Synthesis of Highly Monodispersed, Stable, and Spherical NZVI of 20-30 nm on Filter Paper for the Removal of Phosphate from Wastewater: Batch and Column Study

A nanobiodegradable adsorbent was prepared by stabilizing nanoscale zerovalent iron (NZVI) on cellulose filter paper. Characterization of the sample disclosed that the NZVI particles were rounded, well-monodispersed through the paper, and smaller than 30 nm in diameter. We explored this material's ability to capture phosphate ions in batch and repeated operations, specifically studying the impact of pH, adsorption time, initial phosphate concentration, interference ions, and temperature. The equilibrium results were matched to dissimilar kinds of adsorption isotherms, with the Sips adsorption model displaying the best match. The stabilized NZVI indicated high reusability after 7 adsorption-desorption cycles. We also demonstrated how this nanobiodegradable adsorbent could be applied to eliminate phosphate ions from a real water source (Cayuga Lake).
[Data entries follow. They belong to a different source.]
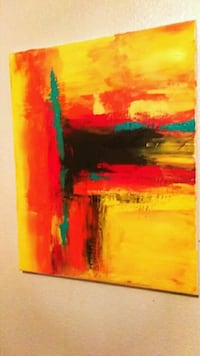 Paintings Downey, 90241
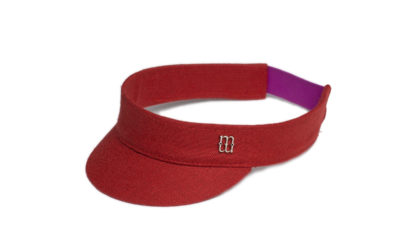Harry red visor
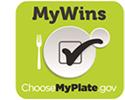 MyWins logo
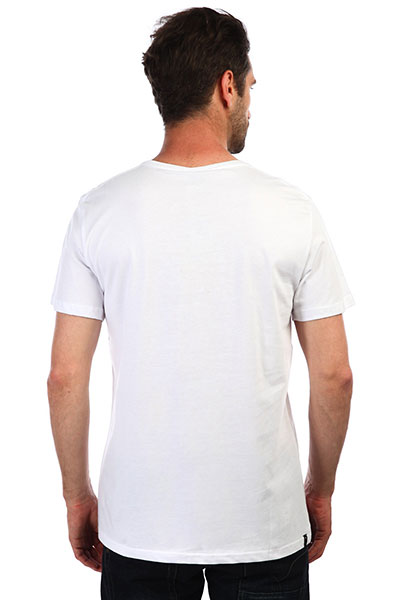 Футболка Rip Curl Close-out Ss Tee Optical White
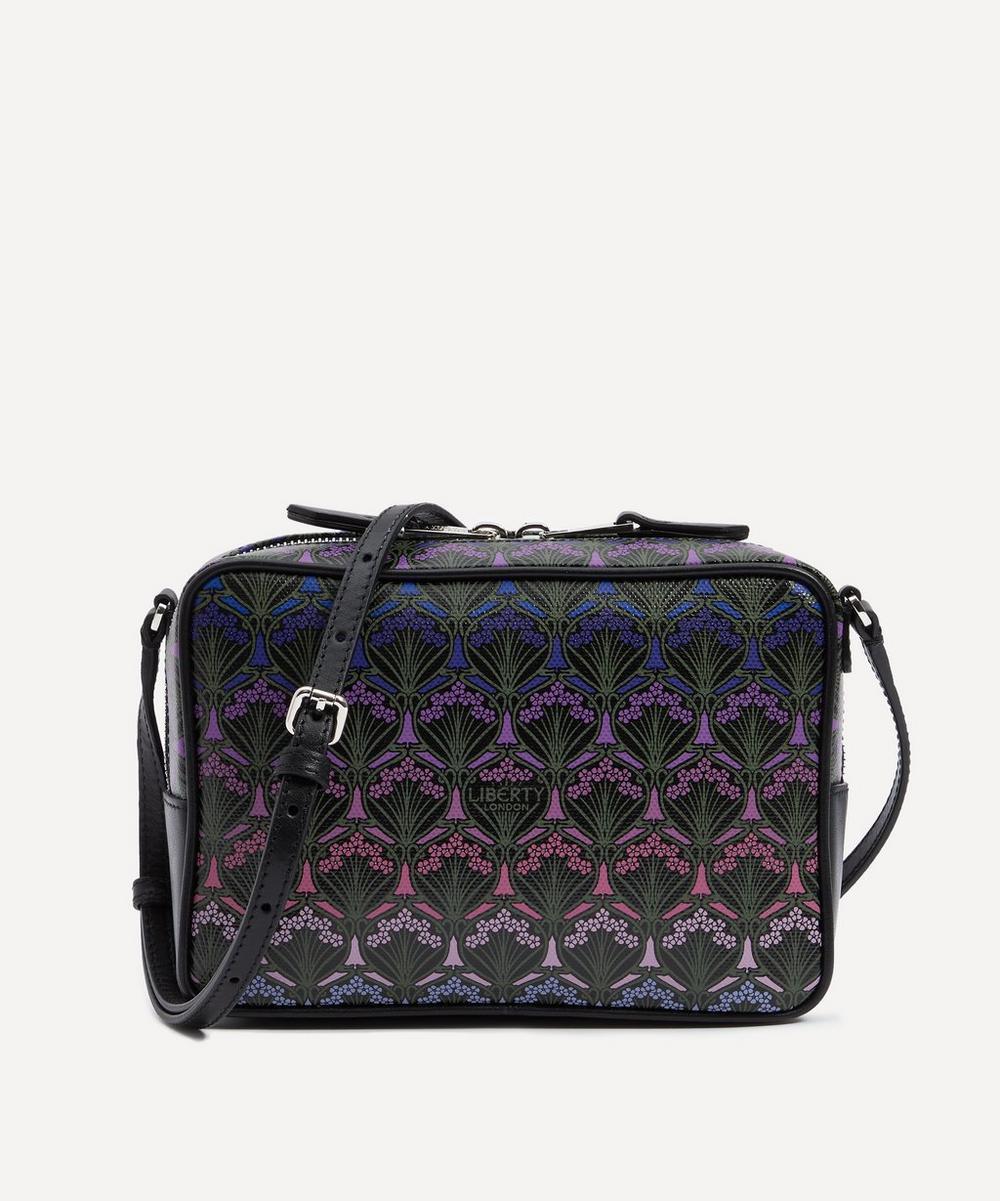 Liberty - Dusk Iphis Maddox Cross Body Bag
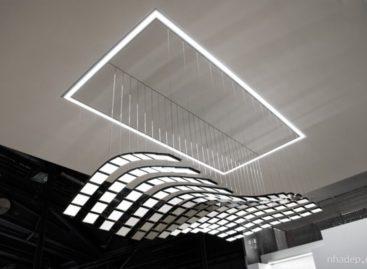Trải nghiệm mới cùng đèn nội thất Manta Rhei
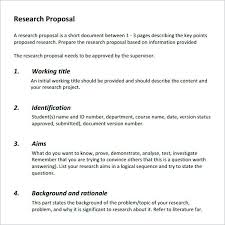 research paper downloads research paper proposal template research paper proposal topics
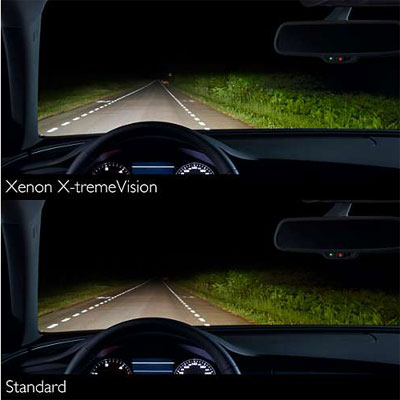 philips-xenon-xtremevision-comparison.jpg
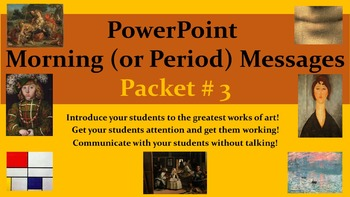 PowerPoint Morning (or Period) Messages PACKET 3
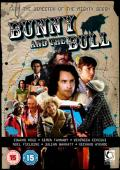 Trailer Bunny and the Bull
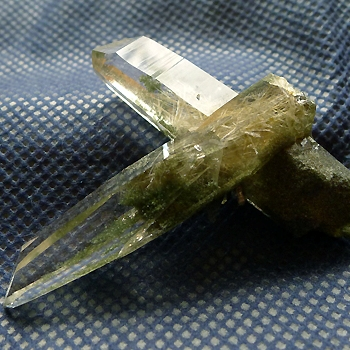 ヒマラヤ水晶原石緑泥石入り022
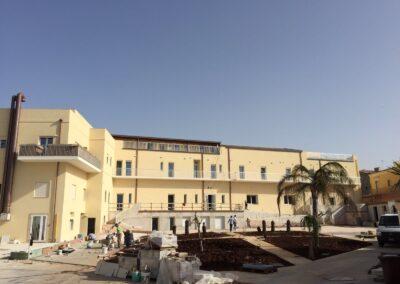 Istituto Sacro Cuore Marina Di Ragusa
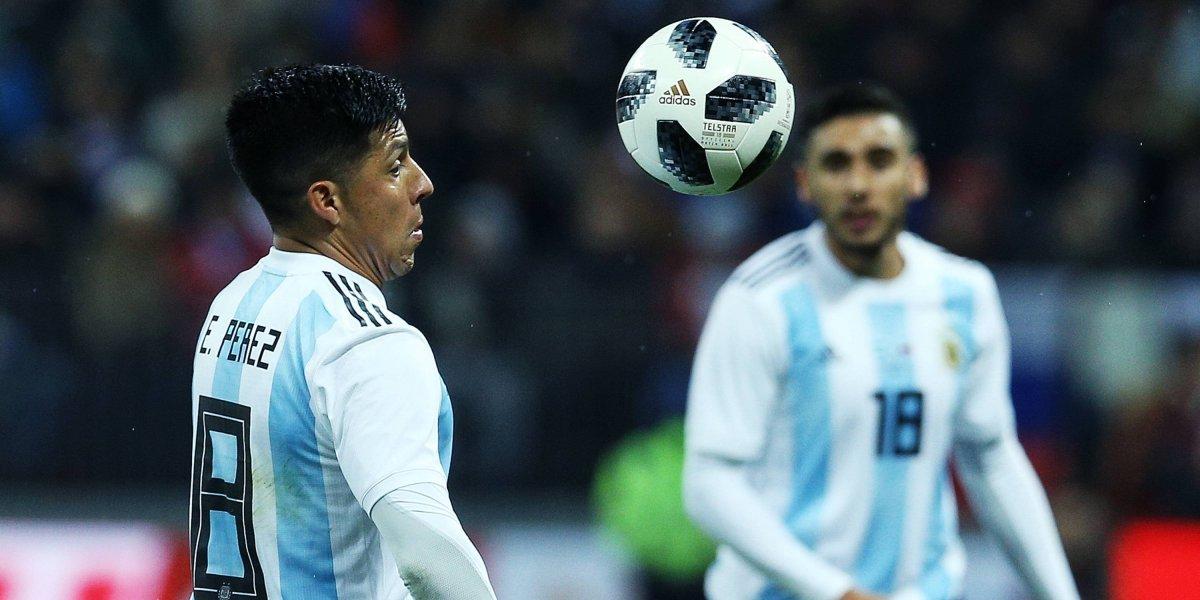 Jorge Sampaoli ya encontró al reemplazante en Argentina para el lesionado Lanzini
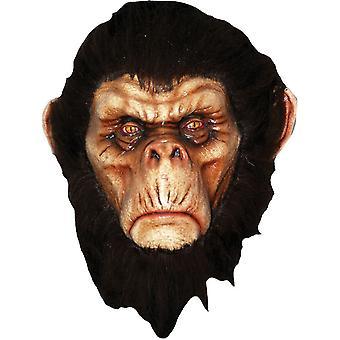 Schlechte braun Schimpanse Latex-Maske für Erwachsene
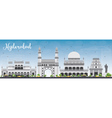 Hyderabad Skyline with Gray Landmarks vector image vector image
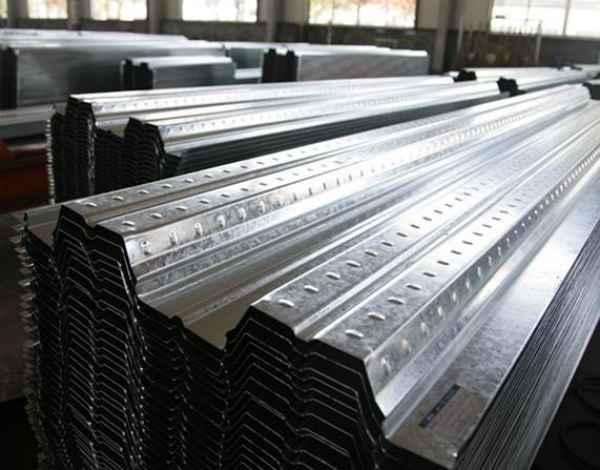 定西楼承板厂家-甘肃有品质的定西楼承板厂家推荐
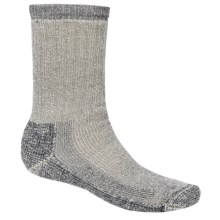 SmartWool Heavy Hike Socks - Crew (For Men and Women) in Charcoal - Closeouts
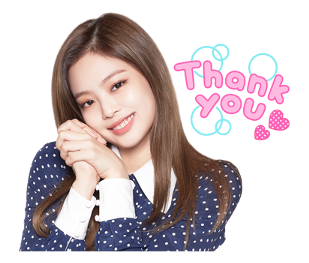 OFFICIAL] 180802 BLACKPINK Line Stickers | YGDreamers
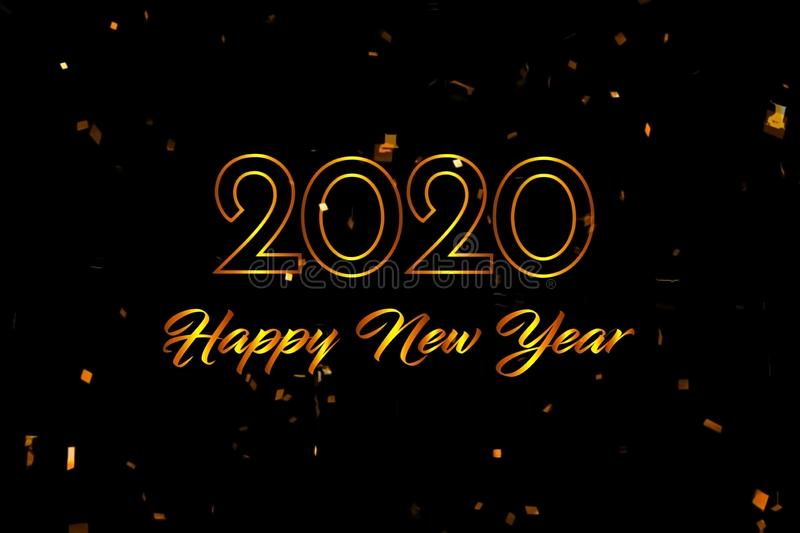 Text HAPPY NEW YEAR with golden ribbon on black background. Text HAPPY NEW YEAR with golden ribbon on black background stock photo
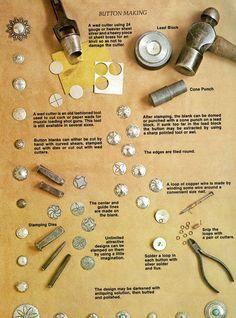 Jewelry OFF! Navajo Silver Casting pt I (source: Indian Jewelry Making Oscar T. Branson 1977 Navajo Silver Casting pt I (source: Indian Stamped Jewelry, Metal Jewelry, Handmade Jewelry, Jewlery, Diy Indian Jewelry, Silver Jewelry, Jewelry Stamping, Navajo Jewelry, Diamond Jewelry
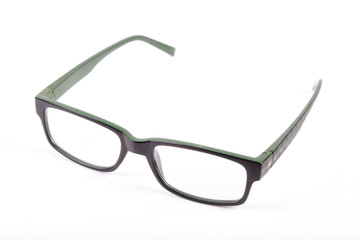 Glasses for sight, spectacles eyeglasses isolated on white background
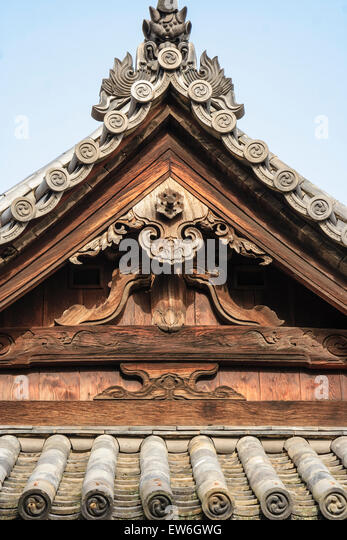 Japanisches Dach roof with beams stockfotos roof with beams bilder seite 2 alamy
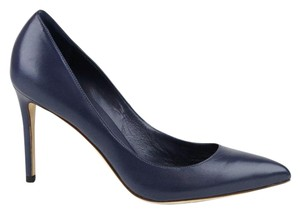 Gucci Leather Pointed Toe Dark Blue Pumps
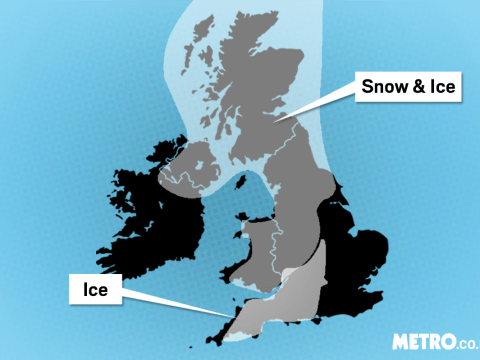 UK's big freeze continues as weather warnings are issued for snow, sleet and ice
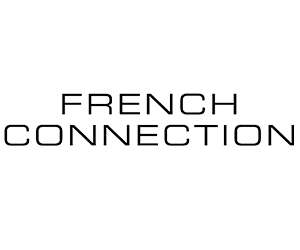 French Connection Coupons & Promo Codes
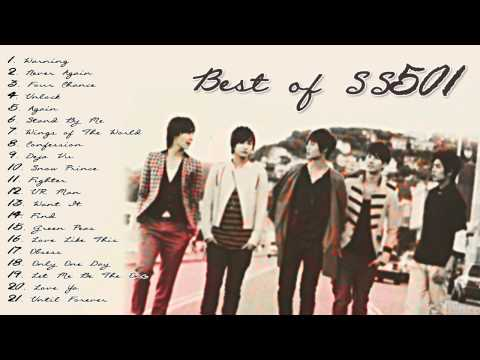 Best of SS501
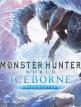 download Monster.Hunter.World.Iceborne.Master.Edition.incl.214.DLCs.MULTi13-FitGirl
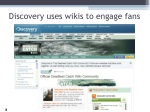 discovery uses wikis to engage fans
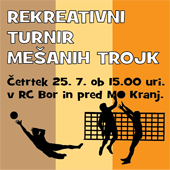 ikonaRTM3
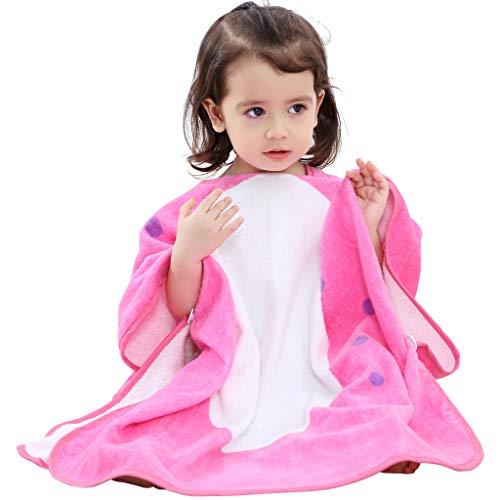 Bademantel Baby, Badetücher Kinder mit Kapuze Jungen Mädchen Poncho Schwimmen Decken Strandtücher 0-6 Jahre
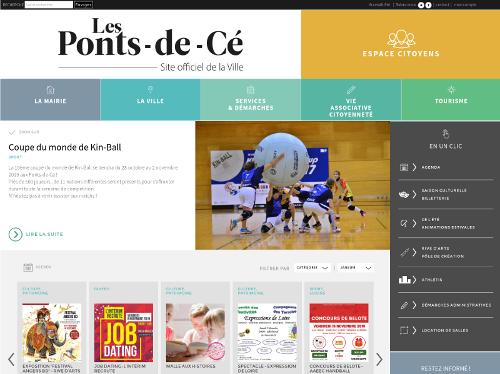 Ville des Ponts-de-Cé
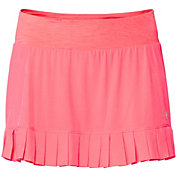 LIJA Women's Fleet Skort
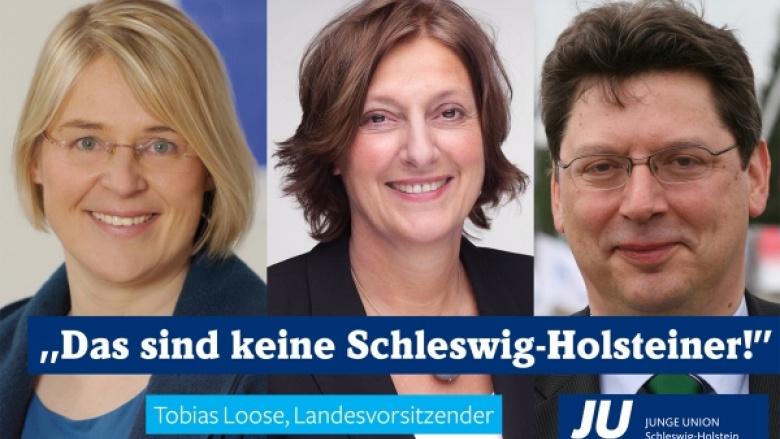 SPD-Kabinettsmitglieder wohnen nicht im Lieblingsland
In the continuous system, the results confirmed that an enhancement in the initial phosphate ion concentration improved the phosphate removal ability of the filter-paper-stabilized NZVI, likely due to more motive power for mass transfer by the greater phosphate concentration. However, an enhancement in bed height and flow rate reduced phosphate removal because of the higher flow rate decreasing the reaction time of the solution and adsorbent, whereas the higher bed height resulted in a channeling effect. Breakthrough curves gained from fixed-bed column tests showed the strong potential of the NZVI for phosphate ion sequestration. An artificial neural network model was used to envision the phosphate ions removal in both batch and continuous systems by this composite. The adsorption mechanism of phosphate onto the filter-paper-stabilized NZVI was further investigated by X-ray spectroscopy, X-ray diffraction, elemental mapping, and zeta potential techniques.